Bidjogo Power Figure, Bissagos Islands, Guinea-Bissau

Estimate
40,000 - 60,000 USD
Log in to view results
bidding is closed

Description

  • wood
  • Height: 15 1/2 in (39.4 cm)

Provenance

Presumably collected in situ by Vittorio Mangiò
Vittorio and Marina Mangiò, Monza
Fredric Mueller (1935-1990), New York
Christie's, New York, Property from the Estate of Fredric Mueller, June 5, 1990, lot 116
John Giltsoff, London, acquired at the above auction
Allan Stone, New York, acquired from the above

Exhibited

S2 Gallery, Sotheby's New York, Hunters and Gatherers: The Art of Assemblage, November 18 - December 16, 2011

Literature

Lisa Dennison and Adam Gopnick (eds.), Hunters and Gatherers: The Art of Assemblage, New York, 2011, p. 112-113

Catalogue Note

The Bidjogo constitute a relatively small people living on the Bissagos islands of present-day Guinea Bissau, numbering less than 10,000 in pre-colonial times. The present lot belongs to an extremely small corpus of bottle-shaped Bidjogo power figures representing either the Supreme Being Orrebuco-Ocoto or another divinity of the name Eraminde who is best understood as one spirit in multiple manifestations which are all tied to divination and magic.
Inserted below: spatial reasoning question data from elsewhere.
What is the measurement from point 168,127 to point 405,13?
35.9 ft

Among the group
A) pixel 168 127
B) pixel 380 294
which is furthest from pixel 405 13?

See Helmholtz (1972: 52-57) for further discussion.

Only ten other figures of this exceedingly rare type are known: one in the Brooklyn Museum (inv. no. "71.176.4"); a second and a third in the Museu Nacional de Etnologia, Lisbon (formerly Museu d'Etnologia do Ultramar, inv. nos. "AK 937" and "AD 948); a fourth in the Robert T. Wall Family Collection, San Francisco; and several others published in the literature and offered at auction (Schädler 1973: 16, no. 1; Helmholtz 1972: 55; Ader-Picard-Tajan, Paris, December 18, 1990, lot 99; Sotheby's, New York, May 16, 1985, lot 109 - two figures; Zemanek-Münster, September 22, 2007, lot 179). Within this already extremely small corpus, three figures are stylistically so similar that they can be attributed to the same artist. These figures are the Brooklyn Museum figure, the Wall figure, and the present lot from the Allan Stone Collection.